Zach Bonelli had his own take on it which is a more reasonably worded version of mine: "I’m not sure which I dislike more — wholesale acceptance of anything technological, or wholesale refusal to admit that anything technological might be of value." Some of that dichotomy was at the heart of Flight of the Vajra, too, although my feeling was that people would tilt towards technology by default anyway, because who really wants to not live with the conveniences offered by same? I was also deeply skeptical of the idea of a "post-scarcity" society, since after a certain point the concept of scarcity is more sociological and psychological than physical, and it becomes hard to tell a real scarcity (no clean water) from merely not being able to keep up with the Joneses (his broadband is 100 MB next to my paltry 20 MB).
Zach is right in that it's not about figuring out which one is right and going that road.
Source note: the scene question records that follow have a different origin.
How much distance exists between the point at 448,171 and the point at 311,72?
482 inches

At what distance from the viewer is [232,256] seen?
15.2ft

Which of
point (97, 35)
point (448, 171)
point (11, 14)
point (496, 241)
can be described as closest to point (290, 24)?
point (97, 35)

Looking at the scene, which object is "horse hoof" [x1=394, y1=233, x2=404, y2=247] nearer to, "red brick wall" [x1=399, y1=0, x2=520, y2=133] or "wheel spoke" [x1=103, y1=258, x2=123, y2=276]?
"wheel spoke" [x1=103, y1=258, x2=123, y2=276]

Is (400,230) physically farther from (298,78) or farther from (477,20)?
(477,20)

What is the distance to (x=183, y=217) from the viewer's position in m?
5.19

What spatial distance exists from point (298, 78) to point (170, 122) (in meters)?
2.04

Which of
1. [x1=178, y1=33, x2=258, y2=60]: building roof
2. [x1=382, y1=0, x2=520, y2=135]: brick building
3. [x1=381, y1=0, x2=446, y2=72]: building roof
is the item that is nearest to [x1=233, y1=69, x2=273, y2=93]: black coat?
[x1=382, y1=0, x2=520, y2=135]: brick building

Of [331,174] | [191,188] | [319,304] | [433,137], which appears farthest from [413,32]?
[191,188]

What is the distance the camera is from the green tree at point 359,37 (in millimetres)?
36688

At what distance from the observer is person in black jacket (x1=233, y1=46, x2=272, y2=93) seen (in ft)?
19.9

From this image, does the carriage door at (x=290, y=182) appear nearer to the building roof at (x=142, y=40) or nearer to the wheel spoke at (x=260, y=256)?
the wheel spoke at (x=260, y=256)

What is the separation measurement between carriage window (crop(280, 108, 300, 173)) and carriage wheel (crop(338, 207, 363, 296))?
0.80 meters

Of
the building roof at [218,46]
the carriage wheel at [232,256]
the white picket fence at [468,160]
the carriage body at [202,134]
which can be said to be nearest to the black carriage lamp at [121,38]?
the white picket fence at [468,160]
It's about a dialogue between the two, something that doesn't end at any given moment, one where (as he put it) "one optimal human society might engage in endless self-reflection and criticism about the proper use of technologies, alongside a scientific arm endlessly churning out new theories and constructs."
My feeling is that no human society will elect to divide itself that neatly, because such a divide — as someone else once put it about good and evil — runs through every human heart. The struggle's going to be incarnate, first and foremost, inside each of us. Every time we wonder about what to put into our car (or our bodies), every time we choose where to live or what kind of job to work at, we're struggling with those things, even if the broader consequences of that struggle would never reveal themselves to any one of us, but only to humanity as a whole a hundred years from now.